Благодаря этому наложению изоляции человека от Бога и Бога от самого себя, христианская доктрина «поистине революционна. Что доброго человека могут казнить, это мы и так знали, но казненный Бог навеки стал знаменем всех повстанцев. Лишь христианство почувствовало, что всемогущество сделало Бога неполноценным. Лишь христианство поняло, что полноценный Бог должен быть не только царем, но и мятежником»[113]. Честертон вполне понимает, что мы таким образом подходим «к тайне слишком глубокой и страшной… [туда], где боялись говорить величайшие мыслители и святые. Но в страшной истории Страстей так и слышишь, что Создатель мира каким-то непостижимым образом прошел не только через страдания, но и через сомнение»[114]. Согласно атеизму в его стандартной форме, Бог умирает за людей, которые перестают в него верить. Согласно христианству, Бог умирает за себя[115].

▶ Строки
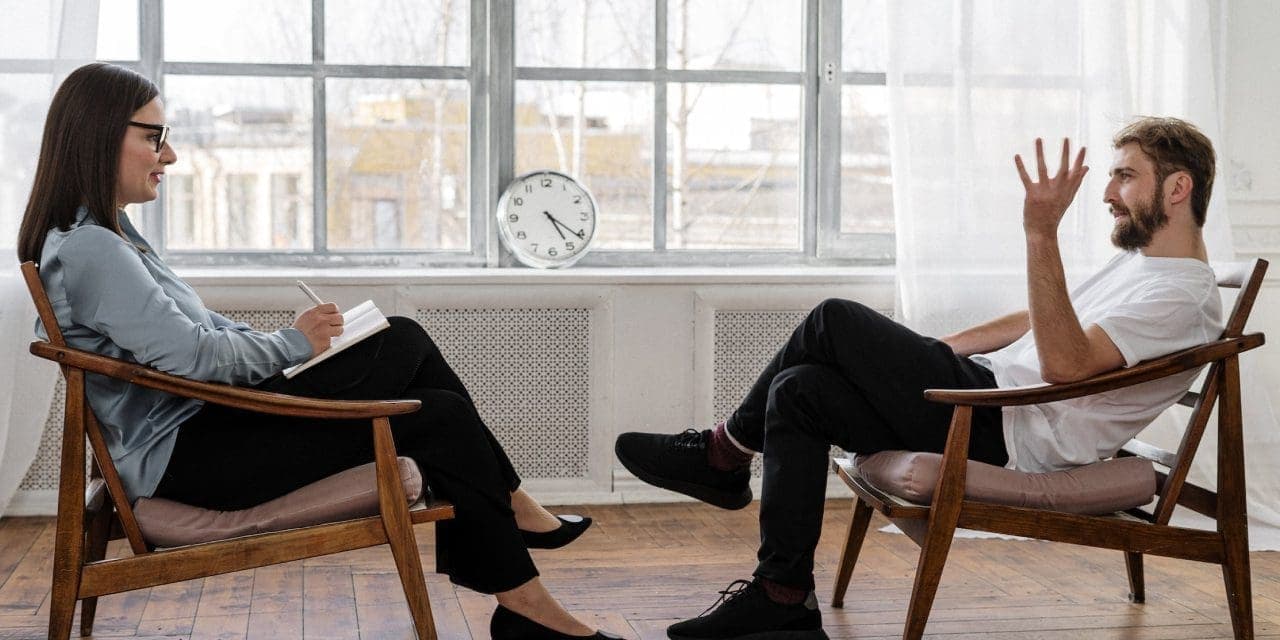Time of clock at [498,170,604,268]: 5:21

...

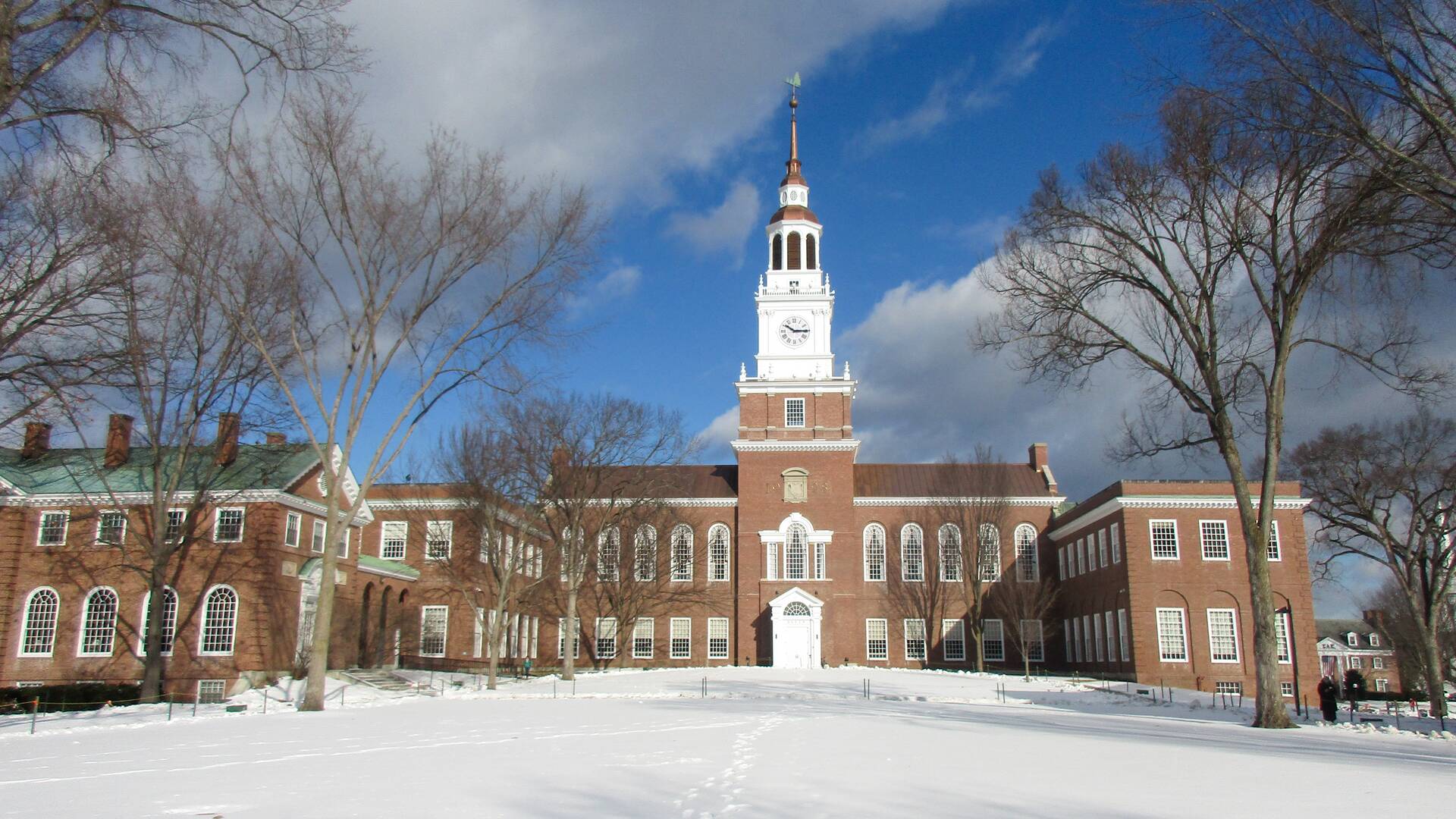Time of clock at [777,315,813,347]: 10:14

▶ Задание
Пожалуйста, перепишите фрагмент статьи и замените в нем «мятежником» на «бунтарем». Начните с места, где стоят слова «Благодаря этому наложению», и закончите после слов «умирает за себя[115].». Для ответа используйте только статью.

▶ Ответ
Благодаря этому наложению изоляции человека от Бога и Бога от самого себя, христианская доктрина «поистине революционна. Что доброго человека могут казнить, это мы и так знали, но казненный Бог навеки стал знаменем всех повстанцев. Лишь христианство почувствовало, что всемогущество сделало Бога неполноценным. Лишь христианство поняло, что полноценный Бог должен быть не только царем, но и бунтарем»[113]. Честертон вполне понимает, что мы таким образом подходим «к тайне слишком глубокой и страшной… [туда], где боялись говорить величайшие мыслители и святые. Но в страшной истории Страстей так и слышишь, что Создатель мира каким-то непостижимым образом прошел не только через страдания, но и через сомнение»[114]. Согласно атеизму в его стандартной форме, Бог умирает за людей, которые перестают в него верить. Согласно христианству, Бог умирает за себя[115].